Why Does the GOP Even Exist?
Two Republicans join with four Leftists on the Supreme Court to release 30,000 thugs from prison to prey on honest Americans.
It is a world gone mad. We have Democrat California Governor Jerry Brown effectively defending the 10th Amendment for the right to run his own state prisons.
Meanwhile two so-called small government "Conservative" Republicans on the Supreme Court voted with the four Liberals to take control of State prisons and release 30,000 thugs, thieves and rapists from prison.
Republicans keep claiming they support the Constitution while more often than not in Congress or on the courts they eagerly support the growth of the Big Brother Centralized State.
In an act of total insanity the Court ignored the 10th Amendment of the Bill of Rights and ordered the release into the public of tens of thousands of violent criminals.
In June, a lower court ordered California to release about 10,000 inmates — nearly 8 percent of all state prisoners — by the end of the year to improve to improve medical and mental health treatment. Gov. Jerry Brown last month asked the Supreme Court to delay the order, arguing that it would jeopardize public safety.
Brown also blasted the decision Friday, saying, "California must now release upon the public nearly 10,000 inmates convicted of serious crimes, about 1,000 for every city larger than Santa Ana," reports US News NBC.
The legal issue was Brown's request for a stay of a ruling by a three-judge panel of the U.S. District Court for Northern California ordering the state to release about 9,600 inmates in the short term as part of larger proceedings requiring it to reduce its prison population by about 30,000.
The panel's demands, Brown has argued repeatedly, create a serious public safety threat.
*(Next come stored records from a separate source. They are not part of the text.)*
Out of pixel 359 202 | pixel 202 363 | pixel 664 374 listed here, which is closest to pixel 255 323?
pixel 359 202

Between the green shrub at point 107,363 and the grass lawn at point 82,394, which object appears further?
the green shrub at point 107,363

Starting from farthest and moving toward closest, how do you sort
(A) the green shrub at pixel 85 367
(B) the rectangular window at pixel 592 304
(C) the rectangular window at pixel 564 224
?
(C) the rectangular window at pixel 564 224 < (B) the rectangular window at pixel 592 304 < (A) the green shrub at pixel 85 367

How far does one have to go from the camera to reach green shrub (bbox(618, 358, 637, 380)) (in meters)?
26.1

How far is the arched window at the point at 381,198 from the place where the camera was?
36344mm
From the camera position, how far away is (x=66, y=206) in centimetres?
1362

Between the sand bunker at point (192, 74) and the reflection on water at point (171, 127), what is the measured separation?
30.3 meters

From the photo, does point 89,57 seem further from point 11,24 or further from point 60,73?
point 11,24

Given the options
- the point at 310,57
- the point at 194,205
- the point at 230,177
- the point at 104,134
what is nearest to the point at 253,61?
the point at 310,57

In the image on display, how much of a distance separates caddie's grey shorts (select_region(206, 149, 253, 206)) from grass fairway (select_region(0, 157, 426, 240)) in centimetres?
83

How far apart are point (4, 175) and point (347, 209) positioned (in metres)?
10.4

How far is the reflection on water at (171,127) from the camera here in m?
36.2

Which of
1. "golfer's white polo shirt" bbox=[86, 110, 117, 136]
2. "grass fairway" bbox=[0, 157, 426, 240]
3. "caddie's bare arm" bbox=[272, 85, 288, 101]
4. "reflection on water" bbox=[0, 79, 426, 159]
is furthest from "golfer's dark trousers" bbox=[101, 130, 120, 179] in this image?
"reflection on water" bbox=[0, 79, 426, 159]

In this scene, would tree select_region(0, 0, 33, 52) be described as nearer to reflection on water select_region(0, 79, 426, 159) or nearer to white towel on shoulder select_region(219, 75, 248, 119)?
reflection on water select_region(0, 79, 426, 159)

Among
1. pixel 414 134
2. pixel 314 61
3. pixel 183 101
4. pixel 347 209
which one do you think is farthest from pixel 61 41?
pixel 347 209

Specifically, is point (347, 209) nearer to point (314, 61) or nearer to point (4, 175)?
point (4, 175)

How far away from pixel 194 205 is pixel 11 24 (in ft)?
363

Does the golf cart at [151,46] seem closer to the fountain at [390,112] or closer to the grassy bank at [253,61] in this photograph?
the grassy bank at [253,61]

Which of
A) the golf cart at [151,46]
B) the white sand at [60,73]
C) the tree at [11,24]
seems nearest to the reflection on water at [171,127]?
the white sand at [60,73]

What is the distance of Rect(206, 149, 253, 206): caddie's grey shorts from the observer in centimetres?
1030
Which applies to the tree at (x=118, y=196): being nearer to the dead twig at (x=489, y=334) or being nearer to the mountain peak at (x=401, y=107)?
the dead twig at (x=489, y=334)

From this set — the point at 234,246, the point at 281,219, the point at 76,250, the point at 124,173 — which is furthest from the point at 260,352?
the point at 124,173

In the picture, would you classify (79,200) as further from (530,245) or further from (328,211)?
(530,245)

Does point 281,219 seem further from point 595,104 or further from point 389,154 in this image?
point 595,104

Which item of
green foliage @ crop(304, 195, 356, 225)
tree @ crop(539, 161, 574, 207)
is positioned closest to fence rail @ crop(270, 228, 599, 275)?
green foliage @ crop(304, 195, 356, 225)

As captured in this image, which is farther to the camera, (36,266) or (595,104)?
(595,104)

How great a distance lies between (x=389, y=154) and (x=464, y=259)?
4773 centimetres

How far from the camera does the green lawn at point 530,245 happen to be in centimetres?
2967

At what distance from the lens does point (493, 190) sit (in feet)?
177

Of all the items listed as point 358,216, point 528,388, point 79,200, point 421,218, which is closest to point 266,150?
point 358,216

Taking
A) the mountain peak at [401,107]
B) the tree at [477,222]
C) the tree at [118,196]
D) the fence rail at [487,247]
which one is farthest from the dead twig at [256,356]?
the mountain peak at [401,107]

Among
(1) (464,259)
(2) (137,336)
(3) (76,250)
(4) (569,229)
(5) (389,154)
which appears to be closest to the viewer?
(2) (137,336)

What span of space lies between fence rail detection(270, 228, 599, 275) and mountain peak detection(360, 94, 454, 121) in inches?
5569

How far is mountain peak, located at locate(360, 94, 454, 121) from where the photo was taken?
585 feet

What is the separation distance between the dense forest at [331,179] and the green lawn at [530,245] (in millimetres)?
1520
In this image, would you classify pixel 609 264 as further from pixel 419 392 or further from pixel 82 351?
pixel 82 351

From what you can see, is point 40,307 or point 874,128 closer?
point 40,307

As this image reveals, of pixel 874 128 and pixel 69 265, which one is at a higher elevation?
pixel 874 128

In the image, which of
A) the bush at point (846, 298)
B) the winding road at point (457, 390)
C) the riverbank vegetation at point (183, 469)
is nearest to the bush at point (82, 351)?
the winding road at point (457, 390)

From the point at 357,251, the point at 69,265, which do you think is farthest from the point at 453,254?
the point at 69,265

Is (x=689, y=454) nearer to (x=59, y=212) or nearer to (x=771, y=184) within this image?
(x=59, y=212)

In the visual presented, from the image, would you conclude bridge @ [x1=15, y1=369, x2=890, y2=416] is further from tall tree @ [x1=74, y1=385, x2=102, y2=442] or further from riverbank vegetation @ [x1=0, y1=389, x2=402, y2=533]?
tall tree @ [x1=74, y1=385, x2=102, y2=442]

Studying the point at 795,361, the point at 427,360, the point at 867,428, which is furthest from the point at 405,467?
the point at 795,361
The state had asked the high court to put the panel's order on hold while an appeal goes forward.
But the Supreme Court was not persuaded. The majority denied Brown's request for a stay without comment.
Justice Antonin Scalia wrote a sharply worded dissent, which Justice Clarence Thomas joined. Justice Samuel Alito also dissented, but he did not join Scalia.
Scalia wrote that he does not believe the federal courts have the authority to order California to remove thousands of inmates from its prison system.
"California must now release upon the public nearly 10,000 inmates convicted of serious crimes — about 1,000 for every city larger than Santa Ana," he wrote. The order, he wrote, goes "beyond the power of the courts."